TRECHO DO DOCUMENTO
Cinestésico: Como foi a experiência do Festival de Gramado, onde Pacarrete arrematou oito prêmios?

Allan: O filme foi super bem recebido lá. Fomos bem acolhidos pelo festival, por sua estrutura, por sua produção e curadoria. Estávamos felizes de estar no festival, foi muito impactante pra gente ter percebido a emoção das pessoas na estreia brasileira e já estávamos satisfeitos por essa recepção. Ter recebido essa premiação deixa a gente, a priori, meio sem entender o que tudo isso significa e depois vai tentando processar a repercussão, mas a gente fica muito feliz porque com isso há um reconhecimento para uma produção feita lá do outro lado, do lado oposto do Brasil e a gente nunca teve um filme cearense premiado lá. Isso faz com que o Ceará se orgulhe do feito e ter recebido oito prêmios dá um ânimo na nossa produção. É um incentivo para outros filmes, como A vida invisível, feito pelo cearense Karim Ainouz, que tá como candidato do Brasil ao Oscar [de melhor filme estrangeiro]; Armando Praça, que foi pra Berlim; o Glauber Filho que tá lançando seu filme; Halder Gomes que sempre lança filmes e conquista grande audiência. Então na verdade isso tudo dá um panorama do bom cinema que a gente tem feito e que tem conquistado público, que tem emocionado as pessoas. Isso incentiva tanto os egressos dos cursos, porque Fortaleza tem a sorte de ter excelentes cursos de formação, mas ao mesmo tempo é um momento de preocupação, porque essas produções elas aconteceram através de uma política de incentivo que é de anos atrás, de quando as coisas aconteciam, quando existiam editais de fomento. Hoje a gente não sabe mais se os filmes serão distribuídos, pois se necessita do FSA [Fundo Setorial do Audiovisual] pra poder exibir esses filmes, então tá todo mundo muito inseguro.

Cinestésico: Você citou a nomeação de A Vida Invisível pra concorrer ao Oscar, mas aqui no Cine Ceará temos visto muitas produções boas em que você mesmo participa da equipe de produção, a exemplo do longa Se arrependimento matasse. Como você vê esse momento da produção audiovisual cearense tanto nas premiações quanto na qualidade?

Allan: A gente faz milagre [risos], porque na verdade esses filmes são de baixíssimo orçamento. Tanto Pacarrete quanto Se arrependimento matasse, que é um filme de menos de 1 milhão [de reais] e ao mesmo tempo tem todo um valor de produção, elenco numeroso e muitas locações, é sempre um desafio, talvez a soma de energias de todas as partes envolvidas. Há muita vontade de fazer. Acho que hoje no cinema cearense também tem muito a questão da paixão pelo que se faz, sabe? E é por isso que as coisas tem acontecido. Por exemplo, há muito amor envolvido nas coisas que o Halder [Gomes] faz, sabe? A gente vê os filmes dele em tela, só que se percebe que ali tem muito desejo de realização, de que seja feito da melhor forma e há sempre um cuidado dessa valorização do cinema local, com equipe daqui. Tem também a questão econômica de empregar pessoas daqui e de formar, enfim uma série de coisas que na verdade colocam o cinema cearense, que hoje tá sendo repercutido, isso também é um trabalho de certa forma histórico, porque houve uma construção pra isso e o que a gente espera é que nos mantenhamos motivados.

TAREFA 1
Reproduza, sem alterações, a parte da entrevista que começa em "Cinestésico: Você citou" e segue até "quanto na qualidade?".
TAREFA 2
Responda com base na entrevista:
(a) Quantos prêmios Pacarrete conquistou no Festival de Gramado?
(b) Segundo Allan, qual é o orçamento de Se arrependimento matasse?
(c) Para qual cidade Armando Praça foi?
As linhas que vêm depois da entrevista são um material à parte.

LINHAS FORNECIDAS
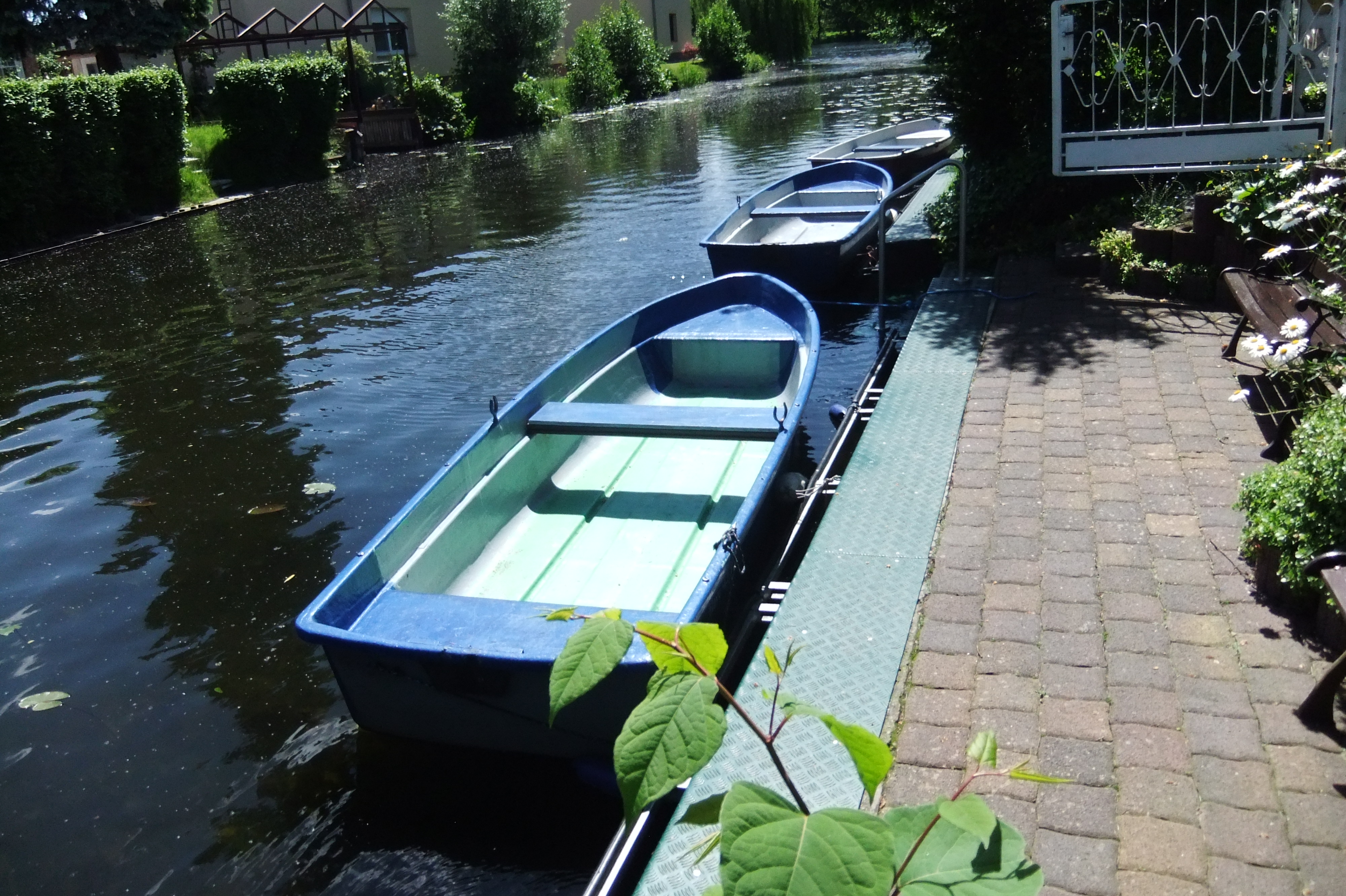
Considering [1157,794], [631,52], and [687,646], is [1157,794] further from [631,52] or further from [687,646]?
[631,52]

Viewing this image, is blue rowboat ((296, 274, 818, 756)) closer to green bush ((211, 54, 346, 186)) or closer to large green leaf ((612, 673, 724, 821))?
large green leaf ((612, 673, 724, 821))

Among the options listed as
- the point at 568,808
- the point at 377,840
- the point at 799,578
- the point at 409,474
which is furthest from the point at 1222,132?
the point at 377,840

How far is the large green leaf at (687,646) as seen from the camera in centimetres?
154

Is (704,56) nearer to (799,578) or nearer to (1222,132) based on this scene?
(1222,132)

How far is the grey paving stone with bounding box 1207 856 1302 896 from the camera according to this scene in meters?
2.66

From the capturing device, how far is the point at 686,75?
46188 mm

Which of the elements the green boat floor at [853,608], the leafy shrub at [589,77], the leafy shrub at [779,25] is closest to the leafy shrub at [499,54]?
the leafy shrub at [589,77]

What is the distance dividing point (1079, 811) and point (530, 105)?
108 feet

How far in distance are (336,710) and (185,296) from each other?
10082 mm

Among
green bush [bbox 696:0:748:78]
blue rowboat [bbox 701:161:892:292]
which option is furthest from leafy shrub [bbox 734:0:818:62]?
blue rowboat [bbox 701:161:892:292]

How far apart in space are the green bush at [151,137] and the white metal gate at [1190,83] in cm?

RESPOSTA ESCRITA 1
Cinestésico: Você citou a nomeação de A Vida Invisível pra concorrer ao Oscar, mas aqui no Cine Ceará temos visto muitas produções boas em que você mesmo participa da equipe de produção, a exemplo do longa Se arrependimento matasse. Como você vê esse momento da produção audiovisual cearense tanto nas premiações quanto na qualidade?

RESPOSTA ESCRITA 2
(a) Oito prêmios.
(b) Menos de 1 milhão de reais.
(c) Berlim.